Sunyi Bukan Berarti Aman
Hari ini tidak terlihat gangguan dari makhluk dunia lain. Aneh, biasanya mereka mengganggu para penghuni vila dari pagi hingga malam, nyaris tiada henti. Tapi kali ini tidak terlihat tanda-tanda dari mereka, atau terdengar teriakan dari para penghuni vila yang di ganggu oleh makhluk penunggu vila ini.
Hari telah malam, semua orang menuju ruang makan untuk mengisi perutnya yang lapar, "I'ing, cepetan!" teriak Panji dari depan pintu rumah no. 14.
"Iya Nji, tunggu dulu!" teriak I'ing dari dalam kamar.
"Cepetan! Semuanya udah berangkat tuh!" Panji mulai kesal menunggu temannya yang dari tadi sedang mencari hp nya yang hilang.
"Bentar lagi Nji!" seru I'ing.
"Ah, yaudah deh, gue duluan," Panji berjalan keluar rumah meninggalkan temannya sendirian di dalam kamar.
Dengan tergesah-gesah, I'ing meninggalkan kamarnya tanpa memedulikan lagi barang yang sedang di carinya. Ia terlalu takut untuk berada sendirian di ruangan yang berhantu seperti ini.
Saat berada di depan rumah no. 12B, mendadak I'ing merasa seperti ada sesuatu yang memerhatikannya. Berkali - kali ia menengok ke arah belakang, tapi tetap saja ia tidak menemukan apa-apa. Tiba-tiba....
"AAAAAAAA!" I'ing berterak memecah keheningan malam, ketika ia melihat sesosok bayangan hitam yang sedang berdiri di balik pohon mangga.
Perlahan... bayangan hitam itu keluar dari tempat persembunyiannya. Ia mulai berjalan mendekati I'ing yang sedang dilanda ketakutan.

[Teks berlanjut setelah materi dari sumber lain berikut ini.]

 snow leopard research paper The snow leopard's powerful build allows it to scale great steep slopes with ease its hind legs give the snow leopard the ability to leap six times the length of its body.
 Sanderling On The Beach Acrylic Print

Sangking takutnya, I'ing tidak bisa bergerak. Ia hanya bisa menatap bayangan hitam itu perlahan semakin mendekat. Perlahan, lama - lama tubuhnya terasa lemas karena ketakutan yang teramat dahsyat. I'ing menutup matanya untuk mengurangi rasa takutnya.
Langkah kaki itu terdengar semakin kencang, begitu juga dengan degup jatung I'ing yang berdegup semakin kencang. Dan kini ia merasakan ada sebuah tangan yang menyentuh bahu kirinya. Keringat dingin pun mulai membasahi wajah I'ing.

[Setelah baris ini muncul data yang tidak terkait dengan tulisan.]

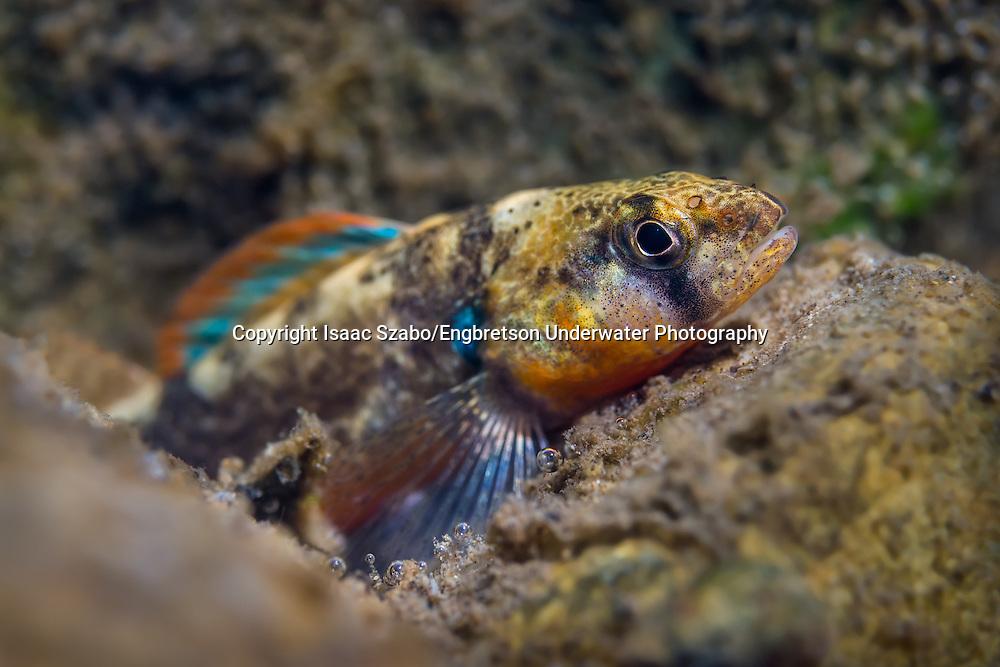 Autumn Darter<br /> <br /> Isaac Szabo/Engbretson Underwater Photography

"Ing, kenapa lo?" kata seseorang sambil menahan tawa dalam kalimatnya.
Suara itu seperti familiar di telinga I'ing, segera ia membuka matanya secara perlahan. Kini di depannya terlihat Panji yang sedang menahan tawanya, "sialan lo, Panji!" I'ing memukul lenga Panji dengan kuat.
Bukannya merasa sakit, Panji malah tertawa terbahak-bahak, "hahahaha!"
"Terus aja lo ketawa," kata I'ing sambil berjalan meninggalkan Panji.
Panji mengejar I'ing, "seharusnya lo liat ekspresi wajah lo tadi," Panji mulai mengejek I'ing kembali.
"Berisik lo," kata I'ing ketus.
"Hahahaha," Panji hanya tertawa dengan puas, karena ia berhasil mengerjai temannya.
***
Di saat semua orang telah terlelap, terlihat seseorang yang mengenakan jubah hitam bertudung, sedang berjalan di tengah heningnya malam. Ia kelihatan gelisah, karena sudah berkali-kali ia menoleh ke belakang. Tangannya terliht membawa sesuatu seperti tampah, yang biasa digunakan untuk mengayak beras. Tapi dia bukan sedang mengayak beras. Dia membawa sesuatu diatas tampah itu.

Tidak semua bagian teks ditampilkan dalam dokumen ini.